-- START Data section --

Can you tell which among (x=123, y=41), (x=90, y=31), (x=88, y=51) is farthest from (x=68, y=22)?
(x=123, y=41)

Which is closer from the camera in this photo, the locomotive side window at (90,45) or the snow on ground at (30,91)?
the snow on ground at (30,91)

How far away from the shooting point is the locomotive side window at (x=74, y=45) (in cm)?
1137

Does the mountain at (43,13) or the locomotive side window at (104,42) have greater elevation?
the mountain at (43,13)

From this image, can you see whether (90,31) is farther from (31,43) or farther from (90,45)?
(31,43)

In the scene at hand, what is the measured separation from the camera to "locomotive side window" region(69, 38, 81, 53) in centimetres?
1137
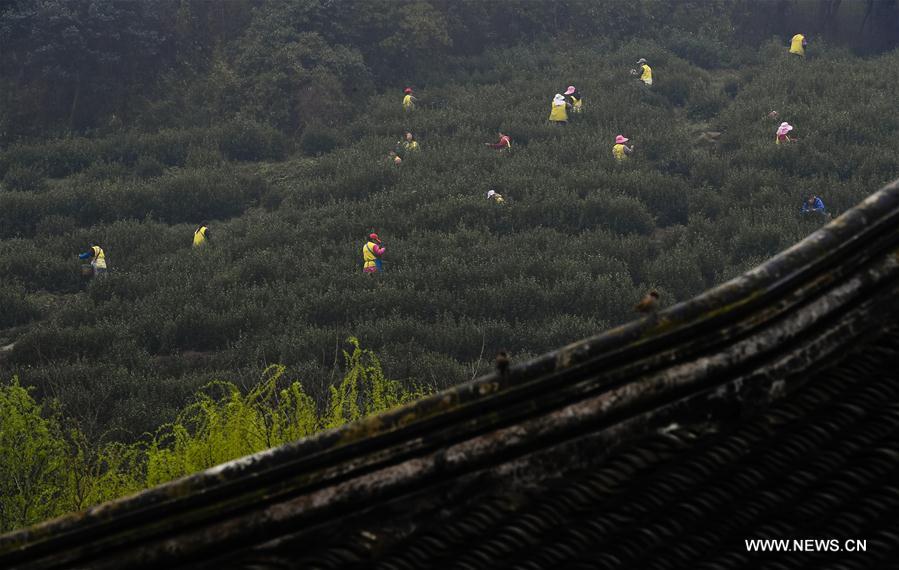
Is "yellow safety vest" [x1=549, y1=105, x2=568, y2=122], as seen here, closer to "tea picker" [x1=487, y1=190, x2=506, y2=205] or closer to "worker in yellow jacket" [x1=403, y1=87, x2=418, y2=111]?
"worker in yellow jacket" [x1=403, y1=87, x2=418, y2=111]

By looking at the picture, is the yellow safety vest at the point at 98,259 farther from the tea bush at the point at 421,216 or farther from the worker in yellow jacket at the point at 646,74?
the worker in yellow jacket at the point at 646,74

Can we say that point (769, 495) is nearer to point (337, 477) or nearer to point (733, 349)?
point (733, 349)

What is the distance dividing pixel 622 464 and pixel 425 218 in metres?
15.8

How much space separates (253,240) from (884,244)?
15.7 meters

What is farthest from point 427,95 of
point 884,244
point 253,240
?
point 884,244

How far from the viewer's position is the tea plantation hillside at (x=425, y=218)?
13.3 metres

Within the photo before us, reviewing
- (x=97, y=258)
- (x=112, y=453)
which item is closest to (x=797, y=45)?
(x=97, y=258)

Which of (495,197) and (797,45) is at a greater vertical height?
(797,45)

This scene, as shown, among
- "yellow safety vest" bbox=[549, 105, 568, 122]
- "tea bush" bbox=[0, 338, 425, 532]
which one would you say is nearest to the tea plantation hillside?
"yellow safety vest" bbox=[549, 105, 568, 122]

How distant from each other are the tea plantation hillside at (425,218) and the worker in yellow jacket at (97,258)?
0.23 m

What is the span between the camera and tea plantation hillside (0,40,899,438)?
13312 mm

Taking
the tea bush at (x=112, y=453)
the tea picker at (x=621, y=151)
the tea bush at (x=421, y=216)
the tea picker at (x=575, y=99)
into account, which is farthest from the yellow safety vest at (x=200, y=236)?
the tea bush at (x=112, y=453)

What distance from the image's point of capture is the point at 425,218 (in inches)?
699

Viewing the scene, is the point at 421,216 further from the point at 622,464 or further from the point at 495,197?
the point at 622,464
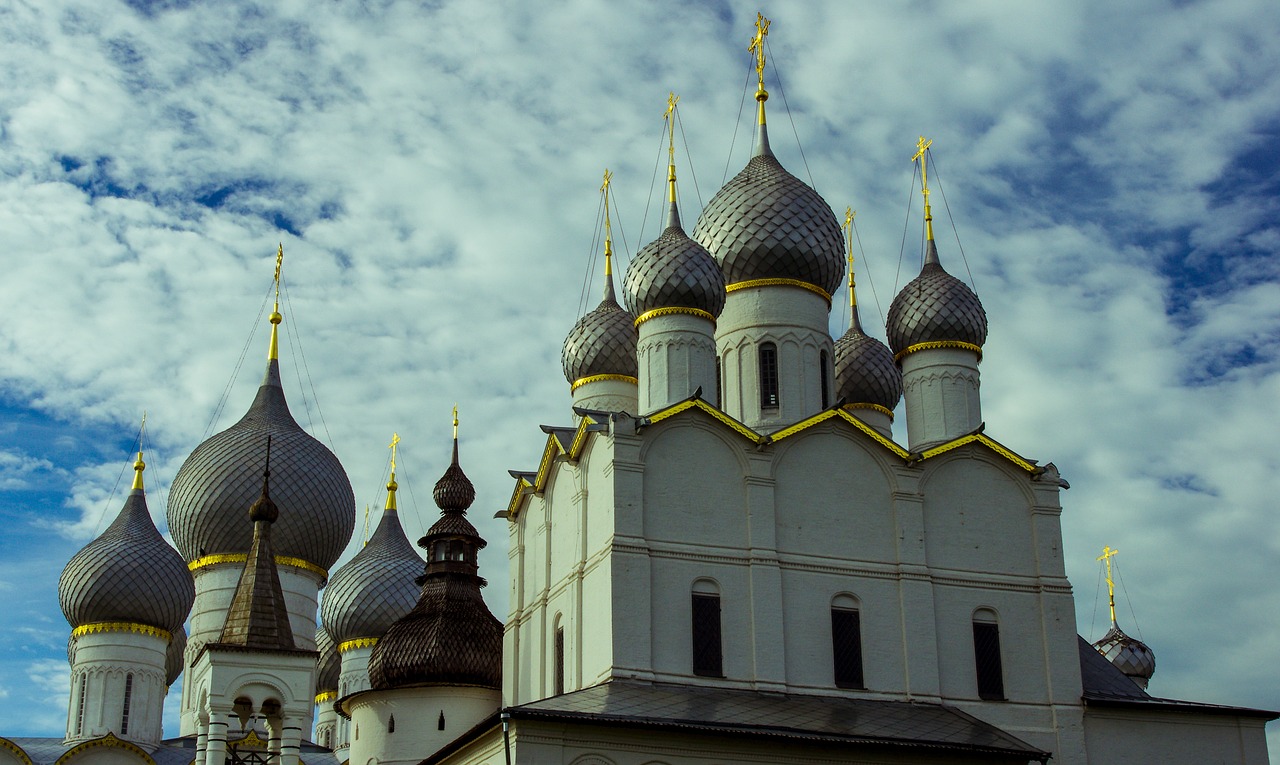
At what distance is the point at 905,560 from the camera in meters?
21.2

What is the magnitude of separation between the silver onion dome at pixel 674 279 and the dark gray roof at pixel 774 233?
68 centimetres

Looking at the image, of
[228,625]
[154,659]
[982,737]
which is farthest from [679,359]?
[154,659]

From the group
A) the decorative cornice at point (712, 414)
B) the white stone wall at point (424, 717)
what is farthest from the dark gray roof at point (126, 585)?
the decorative cornice at point (712, 414)

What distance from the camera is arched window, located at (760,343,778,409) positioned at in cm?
2280

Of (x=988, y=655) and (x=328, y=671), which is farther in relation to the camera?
(x=328, y=671)

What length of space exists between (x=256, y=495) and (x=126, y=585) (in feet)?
9.63

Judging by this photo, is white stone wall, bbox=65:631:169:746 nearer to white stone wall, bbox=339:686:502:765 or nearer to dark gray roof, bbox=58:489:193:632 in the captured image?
dark gray roof, bbox=58:489:193:632

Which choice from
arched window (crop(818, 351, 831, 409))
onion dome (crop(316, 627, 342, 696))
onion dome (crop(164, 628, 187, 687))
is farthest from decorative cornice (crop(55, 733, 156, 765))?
arched window (crop(818, 351, 831, 409))

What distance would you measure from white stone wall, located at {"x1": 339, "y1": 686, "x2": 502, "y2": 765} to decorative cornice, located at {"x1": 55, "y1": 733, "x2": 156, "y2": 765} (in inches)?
244

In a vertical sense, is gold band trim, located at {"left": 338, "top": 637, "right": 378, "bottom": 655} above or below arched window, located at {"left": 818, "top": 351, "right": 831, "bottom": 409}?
below

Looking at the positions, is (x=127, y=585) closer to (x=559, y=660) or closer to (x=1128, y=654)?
(x=559, y=660)

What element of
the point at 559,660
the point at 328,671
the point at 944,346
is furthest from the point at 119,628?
the point at 944,346

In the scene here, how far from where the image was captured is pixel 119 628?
31.1m

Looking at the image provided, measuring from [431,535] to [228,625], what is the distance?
3.67 metres
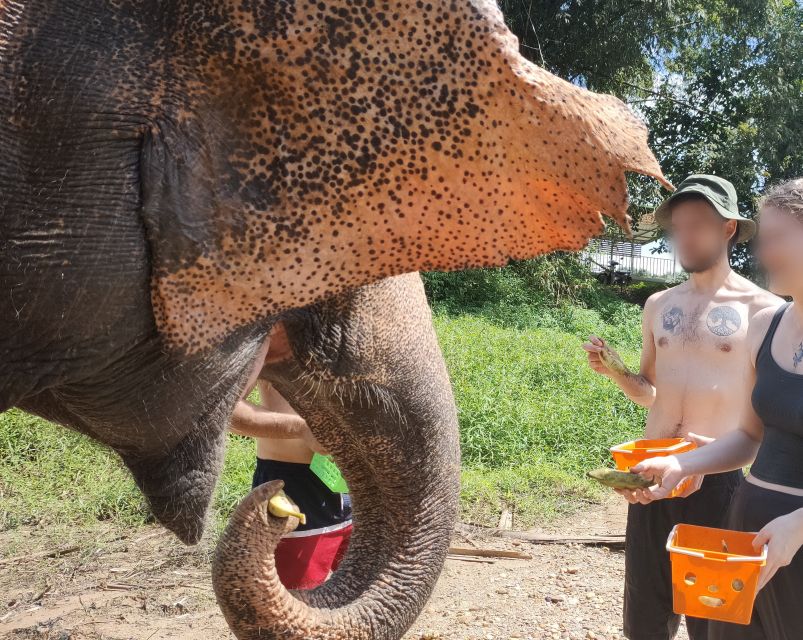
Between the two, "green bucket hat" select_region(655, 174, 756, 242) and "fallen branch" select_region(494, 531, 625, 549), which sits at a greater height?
"green bucket hat" select_region(655, 174, 756, 242)

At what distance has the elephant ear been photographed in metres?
0.87

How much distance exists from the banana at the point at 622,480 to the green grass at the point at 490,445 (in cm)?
142

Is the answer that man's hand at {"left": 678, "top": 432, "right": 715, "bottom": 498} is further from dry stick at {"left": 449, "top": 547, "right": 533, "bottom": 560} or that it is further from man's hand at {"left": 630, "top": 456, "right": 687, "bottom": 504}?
dry stick at {"left": 449, "top": 547, "right": 533, "bottom": 560}

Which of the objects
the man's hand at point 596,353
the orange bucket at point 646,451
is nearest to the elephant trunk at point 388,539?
the orange bucket at point 646,451

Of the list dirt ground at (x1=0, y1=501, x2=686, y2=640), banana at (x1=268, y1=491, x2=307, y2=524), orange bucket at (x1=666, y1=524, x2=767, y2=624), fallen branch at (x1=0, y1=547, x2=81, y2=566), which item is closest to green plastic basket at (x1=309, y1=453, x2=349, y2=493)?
banana at (x1=268, y1=491, x2=307, y2=524)

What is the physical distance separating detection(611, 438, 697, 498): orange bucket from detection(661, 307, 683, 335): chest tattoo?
548 mm

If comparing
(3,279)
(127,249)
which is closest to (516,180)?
(127,249)

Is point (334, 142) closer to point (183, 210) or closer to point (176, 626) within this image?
point (183, 210)

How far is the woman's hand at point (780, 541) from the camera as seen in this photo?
2.04 m

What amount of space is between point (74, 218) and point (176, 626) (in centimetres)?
344

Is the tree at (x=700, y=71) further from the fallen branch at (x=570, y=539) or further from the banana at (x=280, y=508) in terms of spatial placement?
the banana at (x=280, y=508)

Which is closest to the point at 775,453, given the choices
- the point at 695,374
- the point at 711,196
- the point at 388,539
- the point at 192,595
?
the point at 695,374

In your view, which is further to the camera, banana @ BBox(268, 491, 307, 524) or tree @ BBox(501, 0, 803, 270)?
tree @ BBox(501, 0, 803, 270)

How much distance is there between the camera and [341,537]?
3.20 meters
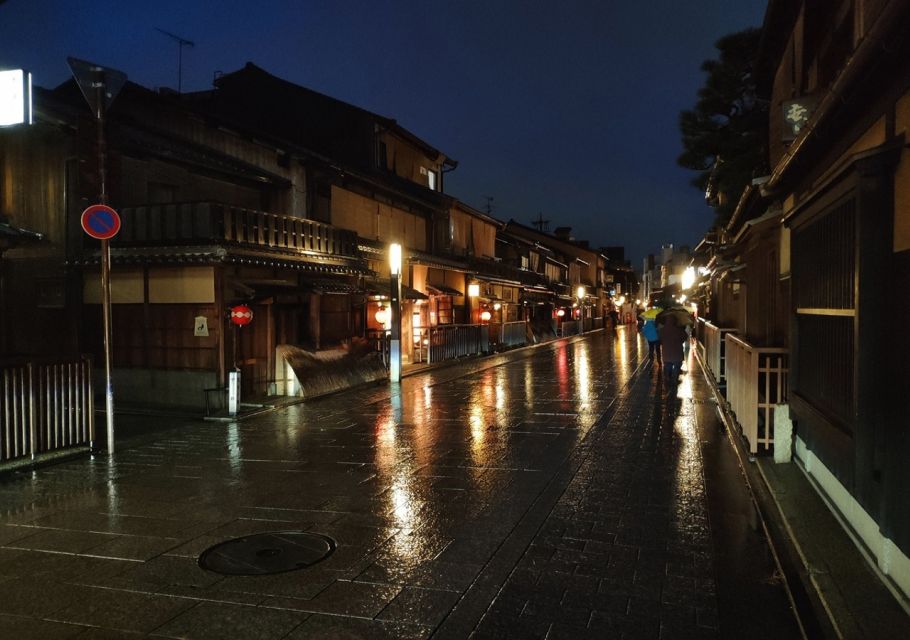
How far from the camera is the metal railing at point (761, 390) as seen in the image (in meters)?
8.57

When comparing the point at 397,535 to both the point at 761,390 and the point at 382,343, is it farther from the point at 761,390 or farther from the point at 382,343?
the point at 382,343

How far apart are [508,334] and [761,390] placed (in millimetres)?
23571

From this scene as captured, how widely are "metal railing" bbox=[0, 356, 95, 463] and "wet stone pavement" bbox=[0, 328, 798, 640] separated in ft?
1.53

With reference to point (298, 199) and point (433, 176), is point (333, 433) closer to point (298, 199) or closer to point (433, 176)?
point (298, 199)

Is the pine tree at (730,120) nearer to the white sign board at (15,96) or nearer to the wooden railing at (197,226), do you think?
the wooden railing at (197,226)

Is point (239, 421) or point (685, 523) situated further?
point (239, 421)

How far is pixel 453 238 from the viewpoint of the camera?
31.1 meters

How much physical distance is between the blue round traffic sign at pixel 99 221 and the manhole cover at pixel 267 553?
5.72 meters

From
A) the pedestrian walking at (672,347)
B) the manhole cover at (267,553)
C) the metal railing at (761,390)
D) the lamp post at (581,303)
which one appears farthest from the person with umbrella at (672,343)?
the lamp post at (581,303)

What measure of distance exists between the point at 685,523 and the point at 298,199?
15.8 meters

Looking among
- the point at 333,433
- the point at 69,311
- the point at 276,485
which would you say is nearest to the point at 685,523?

-- END Data section --

Beginning with the line that contains "When comparing the", repeat every line through the end of the records and nothing more.

When comparing the point at 397,535 to both the point at 761,390 and the point at 382,343, is it farther from the point at 761,390 or farther from the point at 382,343?
the point at 382,343

How far apart are [508,334] and [761,390] placed (in millimetres)?
23571

From this scene as captured, how widely are "metal railing" bbox=[0, 356, 95, 463] and "wet stone pavement" bbox=[0, 328, 798, 640] separated in ft?
1.53

With reference to point (298, 199) and point (433, 176), is point (333, 433) closer to point (298, 199) or closer to point (433, 176)?
point (298, 199)

Is the pine tree at (730,120) nearer to the white sign board at (15,96) or nearer to the wooden railing at (197,226), do you think?
the wooden railing at (197,226)

Is point (239, 421) or point (685, 523) situated further?
point (239, 421)

How far is pixel 453 238 from the viewpoint of the camera?
31.1 meters

How much physical distance is between the blue round traffic sign at pixel 99 221 and the manhole cover at pixel 267 553?
5.72 meters

From
A) the pedestrian walking at (672,347)
B) the manhole cover at (267,553)
C) the metal railing at (761,390)
D) the lamp post at (581,303)
which one appears farthest from the person with umbrella at (672,343)?
the lamp post at (581,303)

What measure of distance exists between the point at 685,523 and the point at 298,199?
15.8 meters

Looking among
- the point at 333,433
- the point at 69,311
- the point at 276,485
which would you say is nearest to the point at 685,523?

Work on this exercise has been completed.